• [What to do]
• a. Can you give the stretch of the Tuffy thread from "That's cute and" through "doesn't get easier." again, switching "thoughtful" to "considerate"?
• b. Can you pick up the Tuffy thread and continue it from its last post?

That's cute and very thoughtful. Happy birthday!
 
That's really sweet!
 
Awwww, Very thoughtful.

btw, Happy Birthday!!

Also, sorry about Tuffy, losing our buddies is very tough
 
That is so sweet! I'm glad it made your birthday brighter, and helped a little with your sadness. Your FI is very thoughtful.

I am truly sorry about the loss of Tuffy. It's so very hard to lose a beloved pet. No matter how many times we go through it, it just doesn't get easier.
 
Oh, lord, that is so sweet I want to cry ;(

I don't mean that in a sarcastic way at all, I got tears in my eyes.

Hugs to you and your FI. Marry that guy, seriously.
 
Losing Tuffy has been so much harder than I ever thought it would be. I knew that I was really attached to him--I had him for 12 years. But even after a month I am still not used to coming home to an empty house, I still think I hear his collar jingling, and I still feel compelled to rush home to be with him after work. I loved that little dog so much, and it means a lot to me to have a little something as a memorial. I miss him so much and I want to do anything I can to keep him close to me.
 
tuffyluvr|1330401437|3136107 said:
Losing Tuffy has been so much harder than I ever thought it would be. I knew that I was really attached to him--I had him for 12 years. But even after a month I am still not used to coming home to an empty house, I still think I hear his collar jingling, and I still feel compelled to rush home to be with him after work. I loved that little dog so much, and it means a lot to me to have a little something as a memorial. I miss him so much and I want to do anything I can to keep him close to me.

It'll get better over time.

Give it time. . .
 
How very special! You FI loves you and knows you very well. Happy birthday!

• [Listed records]
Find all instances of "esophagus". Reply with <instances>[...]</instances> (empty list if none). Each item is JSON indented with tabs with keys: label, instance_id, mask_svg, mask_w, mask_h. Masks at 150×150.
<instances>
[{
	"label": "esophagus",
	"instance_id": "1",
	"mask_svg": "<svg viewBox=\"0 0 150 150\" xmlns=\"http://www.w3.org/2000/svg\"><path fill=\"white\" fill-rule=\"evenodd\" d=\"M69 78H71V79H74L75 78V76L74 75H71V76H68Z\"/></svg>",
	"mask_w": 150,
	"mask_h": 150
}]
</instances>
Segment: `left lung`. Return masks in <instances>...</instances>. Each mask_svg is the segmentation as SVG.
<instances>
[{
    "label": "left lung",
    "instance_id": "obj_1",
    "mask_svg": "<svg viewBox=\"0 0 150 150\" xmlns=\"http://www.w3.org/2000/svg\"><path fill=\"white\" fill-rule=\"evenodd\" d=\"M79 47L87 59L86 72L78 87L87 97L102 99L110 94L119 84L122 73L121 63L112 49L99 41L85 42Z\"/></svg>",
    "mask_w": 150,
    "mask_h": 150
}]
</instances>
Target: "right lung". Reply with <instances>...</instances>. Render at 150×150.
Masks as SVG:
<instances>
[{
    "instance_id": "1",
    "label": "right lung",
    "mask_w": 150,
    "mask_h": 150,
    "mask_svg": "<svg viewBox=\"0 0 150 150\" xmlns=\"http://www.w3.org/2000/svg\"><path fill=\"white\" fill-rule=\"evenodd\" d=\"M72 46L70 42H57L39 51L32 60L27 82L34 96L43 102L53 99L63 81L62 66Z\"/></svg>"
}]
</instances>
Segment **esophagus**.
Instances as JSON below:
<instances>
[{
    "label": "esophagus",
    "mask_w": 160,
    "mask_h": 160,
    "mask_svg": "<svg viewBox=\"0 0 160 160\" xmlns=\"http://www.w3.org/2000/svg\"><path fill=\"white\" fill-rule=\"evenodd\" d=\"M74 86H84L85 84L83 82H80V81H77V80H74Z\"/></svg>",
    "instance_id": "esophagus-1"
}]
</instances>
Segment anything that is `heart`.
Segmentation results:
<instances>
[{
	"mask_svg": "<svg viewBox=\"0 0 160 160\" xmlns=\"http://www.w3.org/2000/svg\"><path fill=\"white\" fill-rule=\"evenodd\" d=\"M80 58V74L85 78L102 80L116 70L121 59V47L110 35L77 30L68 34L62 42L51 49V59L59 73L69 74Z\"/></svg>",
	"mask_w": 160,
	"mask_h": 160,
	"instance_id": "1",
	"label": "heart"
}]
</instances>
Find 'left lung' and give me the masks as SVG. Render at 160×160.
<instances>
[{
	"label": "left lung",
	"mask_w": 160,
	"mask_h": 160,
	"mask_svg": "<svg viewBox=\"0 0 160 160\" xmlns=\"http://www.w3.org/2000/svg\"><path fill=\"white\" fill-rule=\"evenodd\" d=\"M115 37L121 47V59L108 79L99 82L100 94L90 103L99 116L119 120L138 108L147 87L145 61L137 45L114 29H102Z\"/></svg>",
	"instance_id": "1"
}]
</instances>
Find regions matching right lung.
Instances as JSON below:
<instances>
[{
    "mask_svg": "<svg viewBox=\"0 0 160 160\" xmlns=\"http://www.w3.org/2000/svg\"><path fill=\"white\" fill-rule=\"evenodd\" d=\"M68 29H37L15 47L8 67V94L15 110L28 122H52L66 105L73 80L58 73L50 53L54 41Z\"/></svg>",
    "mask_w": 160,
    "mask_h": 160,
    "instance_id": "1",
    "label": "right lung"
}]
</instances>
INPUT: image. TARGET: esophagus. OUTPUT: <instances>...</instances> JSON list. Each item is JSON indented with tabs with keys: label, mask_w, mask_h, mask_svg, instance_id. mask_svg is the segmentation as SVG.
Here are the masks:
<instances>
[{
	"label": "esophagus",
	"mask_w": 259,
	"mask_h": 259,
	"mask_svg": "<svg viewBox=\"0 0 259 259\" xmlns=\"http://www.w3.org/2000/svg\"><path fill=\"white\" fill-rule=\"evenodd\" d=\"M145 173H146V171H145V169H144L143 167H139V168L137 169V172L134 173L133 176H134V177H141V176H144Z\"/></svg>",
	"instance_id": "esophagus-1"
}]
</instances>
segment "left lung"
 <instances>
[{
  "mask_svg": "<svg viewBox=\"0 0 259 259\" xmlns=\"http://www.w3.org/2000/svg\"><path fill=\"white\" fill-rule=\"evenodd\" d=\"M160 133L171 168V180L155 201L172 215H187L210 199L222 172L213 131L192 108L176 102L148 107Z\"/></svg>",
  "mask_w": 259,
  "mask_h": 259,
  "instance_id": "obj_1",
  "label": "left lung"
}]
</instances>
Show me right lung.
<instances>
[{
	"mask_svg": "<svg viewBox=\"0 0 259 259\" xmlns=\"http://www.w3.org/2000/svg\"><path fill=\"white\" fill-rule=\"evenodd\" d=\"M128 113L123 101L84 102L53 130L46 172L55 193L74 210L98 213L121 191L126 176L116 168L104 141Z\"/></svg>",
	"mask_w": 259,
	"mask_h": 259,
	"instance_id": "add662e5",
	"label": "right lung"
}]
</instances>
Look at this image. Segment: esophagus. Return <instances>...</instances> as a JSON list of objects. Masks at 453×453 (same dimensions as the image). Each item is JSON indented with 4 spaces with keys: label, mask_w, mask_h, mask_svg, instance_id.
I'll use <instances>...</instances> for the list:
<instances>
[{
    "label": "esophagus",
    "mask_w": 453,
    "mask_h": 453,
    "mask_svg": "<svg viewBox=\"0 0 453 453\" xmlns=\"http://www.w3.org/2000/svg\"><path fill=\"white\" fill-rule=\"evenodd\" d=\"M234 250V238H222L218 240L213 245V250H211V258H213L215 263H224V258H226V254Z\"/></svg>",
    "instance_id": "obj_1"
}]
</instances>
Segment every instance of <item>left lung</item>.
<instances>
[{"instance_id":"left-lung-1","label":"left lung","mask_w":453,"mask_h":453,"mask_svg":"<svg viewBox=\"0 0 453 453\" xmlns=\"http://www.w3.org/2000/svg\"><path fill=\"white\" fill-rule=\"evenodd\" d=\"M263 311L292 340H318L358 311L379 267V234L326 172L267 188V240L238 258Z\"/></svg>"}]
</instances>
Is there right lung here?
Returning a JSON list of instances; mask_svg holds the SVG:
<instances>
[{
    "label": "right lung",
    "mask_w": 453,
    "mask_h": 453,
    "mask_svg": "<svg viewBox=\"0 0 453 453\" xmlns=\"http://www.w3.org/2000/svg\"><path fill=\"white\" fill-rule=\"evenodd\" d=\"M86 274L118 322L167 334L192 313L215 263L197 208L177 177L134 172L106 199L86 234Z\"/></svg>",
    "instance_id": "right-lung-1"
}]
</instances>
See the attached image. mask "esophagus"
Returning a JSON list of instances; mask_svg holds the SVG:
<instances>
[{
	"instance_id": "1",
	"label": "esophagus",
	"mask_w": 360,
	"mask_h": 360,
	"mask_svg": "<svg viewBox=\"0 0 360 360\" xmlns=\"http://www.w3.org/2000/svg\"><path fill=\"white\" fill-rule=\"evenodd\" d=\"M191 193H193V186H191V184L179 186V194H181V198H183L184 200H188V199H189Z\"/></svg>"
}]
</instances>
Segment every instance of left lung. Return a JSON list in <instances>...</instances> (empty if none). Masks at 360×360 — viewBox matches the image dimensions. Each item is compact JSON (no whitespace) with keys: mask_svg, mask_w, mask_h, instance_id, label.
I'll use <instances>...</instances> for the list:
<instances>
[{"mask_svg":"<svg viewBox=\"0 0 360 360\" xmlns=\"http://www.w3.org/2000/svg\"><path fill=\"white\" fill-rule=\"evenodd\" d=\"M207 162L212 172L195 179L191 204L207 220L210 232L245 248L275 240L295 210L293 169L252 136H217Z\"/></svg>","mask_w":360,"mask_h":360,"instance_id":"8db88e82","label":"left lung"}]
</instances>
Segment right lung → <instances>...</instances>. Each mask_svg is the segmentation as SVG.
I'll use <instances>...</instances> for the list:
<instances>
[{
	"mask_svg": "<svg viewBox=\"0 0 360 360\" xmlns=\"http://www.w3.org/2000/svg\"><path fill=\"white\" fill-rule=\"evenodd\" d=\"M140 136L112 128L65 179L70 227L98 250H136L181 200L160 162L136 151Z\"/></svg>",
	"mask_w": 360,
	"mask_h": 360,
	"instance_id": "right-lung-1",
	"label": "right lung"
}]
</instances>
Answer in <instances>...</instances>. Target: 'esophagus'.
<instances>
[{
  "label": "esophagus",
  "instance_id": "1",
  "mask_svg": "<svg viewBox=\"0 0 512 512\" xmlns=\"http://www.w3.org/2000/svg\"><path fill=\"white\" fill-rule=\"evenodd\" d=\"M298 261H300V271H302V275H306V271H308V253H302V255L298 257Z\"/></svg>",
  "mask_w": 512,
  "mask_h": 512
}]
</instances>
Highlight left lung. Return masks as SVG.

• [Written responses]
• a.
That's cute and very considerate. Happy birthday!
 
That's really sweet!
 
Awwww, Very considerate.

btw, Happy Birthday!!

Also, sorry about Tuffy, losing our buddies is very tough
 
That is so sweet! I'm glad it made your birthday brighter, and helped a little with your sadness. Your FI is very considerate.

I am truly sorry about the loss of Tuffy. It's so very hard to lose a beloved pet. No matter how many times we go through it, it just doesn't get easier.

• b.
iLander|1330401599|3136111 said:
tuffyluvr|1330401437|3136107 said:
Losing Tuffy has been so much harder than I ever thought it would be. I knew that I was really attached to him--I had him for 12 years. But even after a month I am still not used to coming home to an empty house, I still think I hear his collar jingling, and I still feel compelled to rush home to be with him after work. I loved that little dog so much, and it means a lot to me to have a little something as a memorial. I miss him so much and I want to do anything I can to keep him close to me.

It'll get better over time.

Give it time. . .

aww, thanks. every day does get a little better
 
thanks for the condolences and birthday wishes everyone! FI is a wonderful person. He knows me really well and tries very hard to make me happy. He's a keeper ;)
 
That is a wonderful and very sweet gift. I never commented on your thread but I was so sad for you and just didn't know what to say. It is good that you are doing better. If I even let myself go there in my mind about something happening to my dog I get very anxious/panicky/upset so I tend to stay away from threads that bring up the passing of animals. I did read yours, though, and this one especially is very heart-warming. I wish you the best!
 
monarch64|1330402460|3136125 said:
That is a wonderful and very sweet gift. I never commented on your thread but I was so sad for you and just didn't know what to say. It is good that you are doing better. If I even let myself go there in my mind about something happening to my dog I get very anxious/panicky/upset so I tend to stay away from threads that bring up the passing of animals. I did read yours, though, and this one especially is very heart-warming. I wish you the best!

I understand completely. Our pets truly are a part of our family, and even thinking about losing one is so traumatic! a few weeks before Tuffy was attacked, a friend of mine lost her dog. He escaped from her parent's house and was hit by a car. I was in tears just thinking about her loss. I am now at a point where I can get through the day without bursting into tears--I know I am past the worst of it, and now I am just trying to heal.
 
tuffyluvr|1330403188|3136134 said:
monarch64|1330402460|3136125 said:
That is a wonderful and very sweet gift. I never commented on your thread but I was so sad for you and just didn't know what to say. It is good that you are doing better. If I even let myself go there in my mind about something happening to my dog I get very anxious/panicky/upset so I tend to stay away from threads that bring up the passing of animals. I did read yours, though, and this one especially is very heart-warming. I wish you the best!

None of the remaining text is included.